* begin DATASET CONTENT *

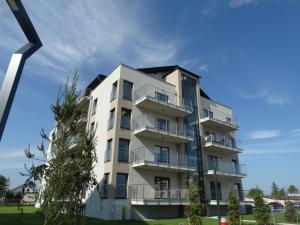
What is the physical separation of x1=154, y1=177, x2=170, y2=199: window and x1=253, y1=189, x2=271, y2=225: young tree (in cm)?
693

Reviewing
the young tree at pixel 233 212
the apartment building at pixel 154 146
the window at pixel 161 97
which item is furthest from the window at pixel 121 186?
the window at pixel 161 97

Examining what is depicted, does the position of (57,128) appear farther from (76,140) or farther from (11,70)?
(11,70)

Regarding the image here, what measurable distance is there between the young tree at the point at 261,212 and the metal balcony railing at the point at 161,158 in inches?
275

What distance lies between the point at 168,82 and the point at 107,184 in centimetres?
1317

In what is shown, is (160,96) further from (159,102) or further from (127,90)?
(127,90)

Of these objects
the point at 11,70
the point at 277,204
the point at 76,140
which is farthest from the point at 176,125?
the point at 277,204

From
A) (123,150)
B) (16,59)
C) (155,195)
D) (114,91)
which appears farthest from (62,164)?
(114,91)

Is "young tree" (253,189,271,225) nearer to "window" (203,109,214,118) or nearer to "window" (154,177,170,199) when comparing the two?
"window" (154,177,170,199)

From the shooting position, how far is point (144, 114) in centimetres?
2342

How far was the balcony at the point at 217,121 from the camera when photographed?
2783 centimetres

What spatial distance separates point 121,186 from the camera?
19781 mm

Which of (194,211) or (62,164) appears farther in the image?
(194,211)

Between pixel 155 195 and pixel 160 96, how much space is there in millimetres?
9425

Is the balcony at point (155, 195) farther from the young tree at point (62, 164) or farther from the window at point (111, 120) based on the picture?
the young tree at point (62, 164)
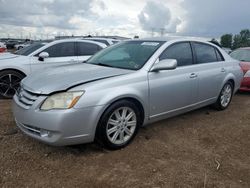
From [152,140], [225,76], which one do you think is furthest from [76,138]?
[225,76]

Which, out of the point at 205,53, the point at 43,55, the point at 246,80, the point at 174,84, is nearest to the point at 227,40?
the point at 246,80

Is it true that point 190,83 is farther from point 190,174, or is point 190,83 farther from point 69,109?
point 69,109

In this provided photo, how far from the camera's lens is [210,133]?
4.48 m

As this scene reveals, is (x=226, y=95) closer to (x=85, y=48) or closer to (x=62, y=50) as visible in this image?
(x=85, y=48)

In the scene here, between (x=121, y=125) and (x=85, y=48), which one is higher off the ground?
(x=85, y=48)

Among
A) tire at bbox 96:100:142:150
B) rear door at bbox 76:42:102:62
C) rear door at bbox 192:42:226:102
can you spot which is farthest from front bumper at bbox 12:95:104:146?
rear door at bbox 76:42:102:62

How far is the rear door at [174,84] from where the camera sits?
4027mm

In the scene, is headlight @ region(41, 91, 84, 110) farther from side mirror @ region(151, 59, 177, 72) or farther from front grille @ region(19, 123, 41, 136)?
side mirror @ region(151, 59, 177, 72)

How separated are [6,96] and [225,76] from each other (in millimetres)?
4929

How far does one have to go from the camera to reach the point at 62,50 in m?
7.26

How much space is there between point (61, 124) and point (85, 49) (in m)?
4.87

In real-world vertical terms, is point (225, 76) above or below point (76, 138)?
above

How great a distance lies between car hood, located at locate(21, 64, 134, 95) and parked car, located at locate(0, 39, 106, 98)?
2125 mm

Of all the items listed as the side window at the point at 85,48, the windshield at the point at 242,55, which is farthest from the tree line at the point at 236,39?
the side window at the point at 85,48
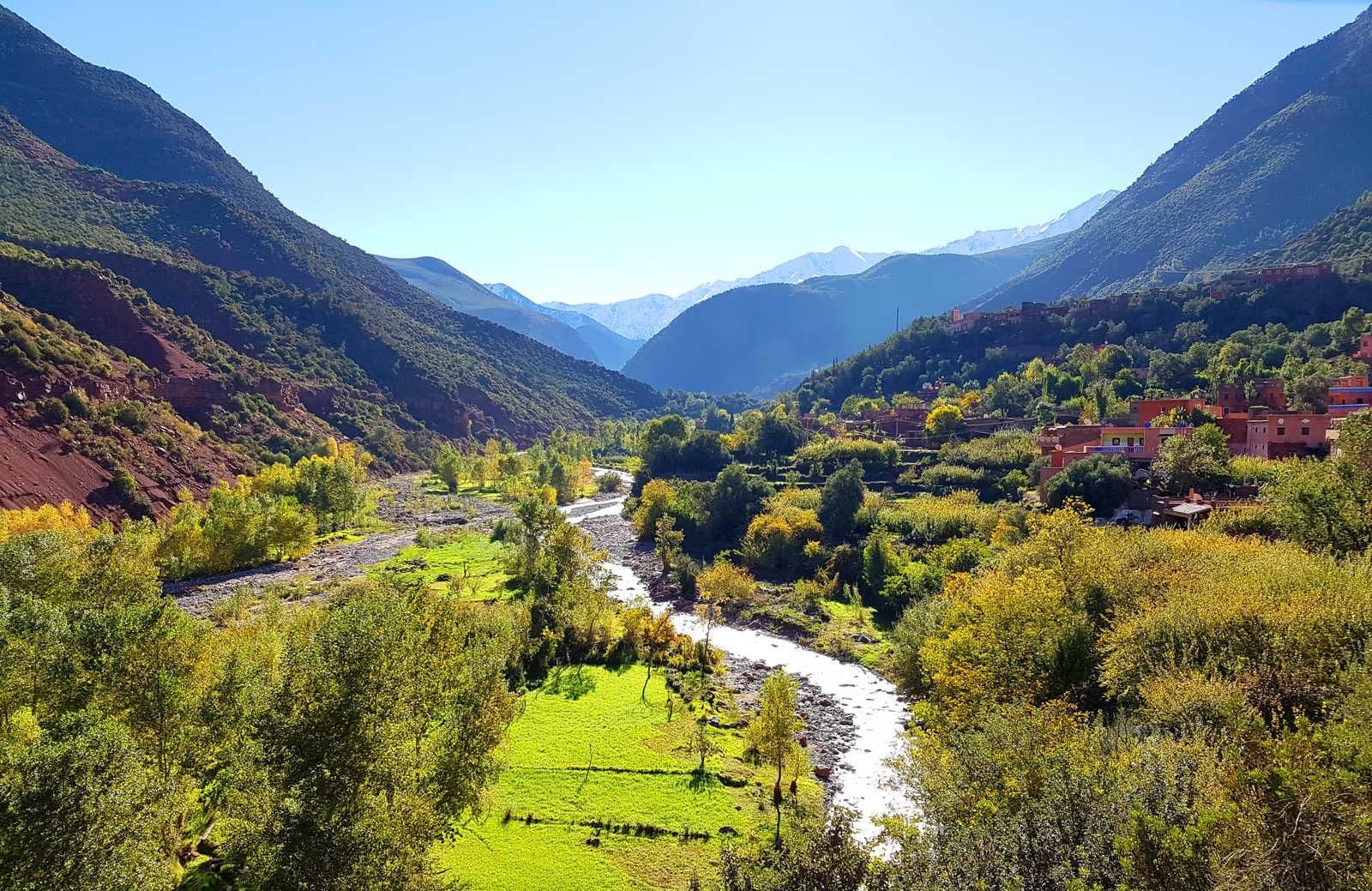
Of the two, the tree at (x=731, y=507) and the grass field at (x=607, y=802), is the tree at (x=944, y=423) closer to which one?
the tree at (x=731, y=507)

* end DATASET CONTENT *

▶ [AIM OF THE EXERCISE]
Put the listing from the line with "Of the two, the" up to and including the end of the listing into a two-column CSV with columns "input" and "output". Give one row per item: its text and its answer, each in a single quoted field, with line breaks replaced by spaces.

▶ [ANSWER FOR THE TASK]
input,output
"Of the two, the tree at (x=731, y=507) and the grass field at (x=607, y=802), is the tree at (x=944, y=423) closer to which one?","the tree at (x=731, y=507)"